• _WORK ORDER 1_
List every name or nickname of a person or character that appears in the dialogue about the falling-out between friends.
• _WORK ORDER 2_
Answer these questions from the dialogue about the falling-out between friends:
(a) What does the speaker say Barry will do, like a goldfish?
(b) When does the speaker say Snot can be nabbed?
(c) To which network does the speaker say "Scrubs" moved?
• _WORK ORDER 3_
Carry on the dialogue about the falling-out between friends from the point where it stops.
═══ PAGE EXCERPT ═══
And we can trap Barry with food.

He'll eat himself to death
like a goldfish.

There's a lot of fight in Snot,

but we can nab him when he's weakest...

Right after he sells his plasma.

Nah, I've got rat stuff to do.

Good luck digging yourself
out of this hole, Steve.

How do you know my name?

Uh...

Chuck E. Cheese knows

all the children's names.

So... should we report
the guy in the rat costume

assaulting kids?

I'm more concerned about
the rat in the guy costume

assaulting friendships.

- Snotter...
- Don't Snotter me.

You betrayed us!

I haven't felt this betrayed
since "Scrubs" moved to ABC!

How old were you when that happened?

Well, how old am I now and when
was that, and now subtract.

Think, Snot. Think!

This bad blood... this is on you!

Snot, please take me back as a friend.

I can't get Bluetooth to sync,

but pretend it's playing
your favorite Matisyahu song.

So I should just pretend

his entire catalogue is
playing at the same time?

Fat chance!

You backstabbed us
during Friendiversary!

0-for-3.

I'd say you're 3-for-3
at losing your friends.

Perfect record, bud.
═══ SUPPLIED INFORMATION ═══
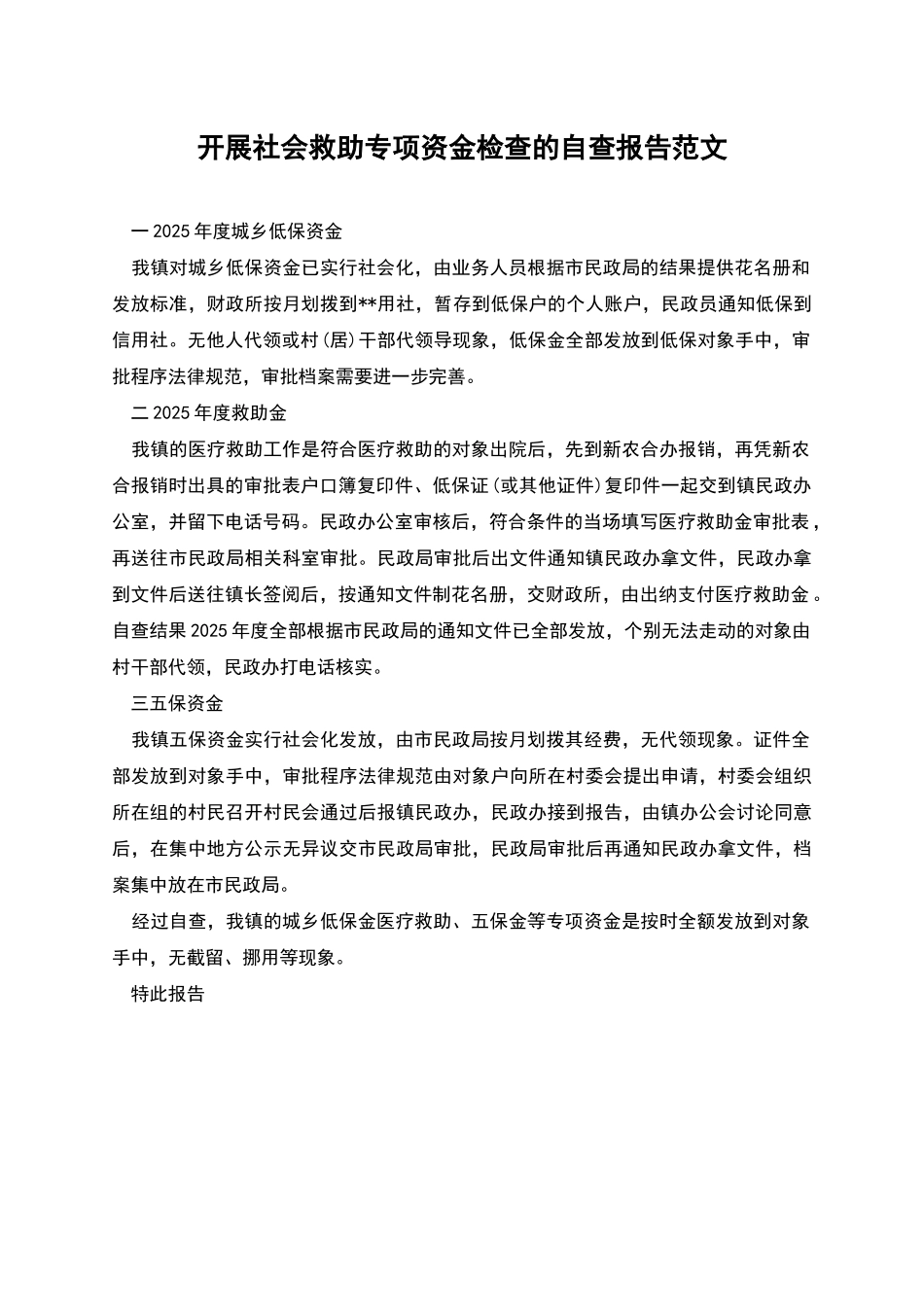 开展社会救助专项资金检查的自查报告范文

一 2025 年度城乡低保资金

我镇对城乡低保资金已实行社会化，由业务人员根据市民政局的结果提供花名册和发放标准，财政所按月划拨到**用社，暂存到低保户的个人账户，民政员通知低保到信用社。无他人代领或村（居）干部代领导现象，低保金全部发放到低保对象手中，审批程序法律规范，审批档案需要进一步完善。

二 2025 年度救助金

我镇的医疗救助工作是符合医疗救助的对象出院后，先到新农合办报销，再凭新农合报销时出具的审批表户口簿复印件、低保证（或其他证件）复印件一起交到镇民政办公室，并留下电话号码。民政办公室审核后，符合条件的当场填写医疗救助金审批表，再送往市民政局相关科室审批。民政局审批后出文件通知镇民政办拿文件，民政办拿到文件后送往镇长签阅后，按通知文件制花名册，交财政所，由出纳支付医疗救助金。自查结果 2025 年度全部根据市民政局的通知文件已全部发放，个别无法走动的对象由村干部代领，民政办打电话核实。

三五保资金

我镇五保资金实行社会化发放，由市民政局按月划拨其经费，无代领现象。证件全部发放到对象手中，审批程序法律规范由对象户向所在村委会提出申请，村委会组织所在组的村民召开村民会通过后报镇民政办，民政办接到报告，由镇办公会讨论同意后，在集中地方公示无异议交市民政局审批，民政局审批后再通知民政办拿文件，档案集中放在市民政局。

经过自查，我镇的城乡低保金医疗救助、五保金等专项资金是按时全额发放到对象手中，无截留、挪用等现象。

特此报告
═══
• _YOUR RESPONSE 1_
Barry, Snot, Steve, Chuck E. Cheese, Snotter, Matisyahu

• _YOUR RESPONSE 2_
(a) Eat himself to death.
(b) Right after he sells his plasma, when he's weakest.
(c) ABC.

• _YOUR RESPONSE 3_
Thanks for putting
a positive spin on it.

Looks like you're the
only friend I have left.

We all make mistakes,
but life is like a game of squash.

You got to keep on whackin'.

I forgot all about your tournament.

- Rotten Steve!
- You stop that right now.

I doubt there's even time
to enter the tournament.

Well, we could make the cutoff.

But we wouldn't be able
to take my friend Nancy's

hot aerobics class before.

Would you be willing to play

without taking Nancy's
hot aerobics, Steve?

Honestly, we won't be as loose.

Okay. I'll be your squash partner.

You're giving me a second
chance at friendship,

and this time, I'm gonna do it right.

- Oh!
- You're doing it wrong!

Damn it, Steve, clear a path!

You got it, friend.

Get a clue, Steve.

[BLEEP]

Well played, Chip. Your serve.

Hey, Rog,
the kid's all covered in welts.

- Your serve, Chip.
- How about we call it?

How about you serve, Chip?

Okay, Steve,
clear that path and we got this.

Clear a path!

Path!

Clear it!

Aah!

[BLEEP]

Hell of a game.
Nice backhand today, Bob.

My partner just didn't have it.

Is he gonna be okay?

Are you gonna be okay?

Hey, you just worry
about the next round.

Go win this thing.

What are we doing next?

I don't understand.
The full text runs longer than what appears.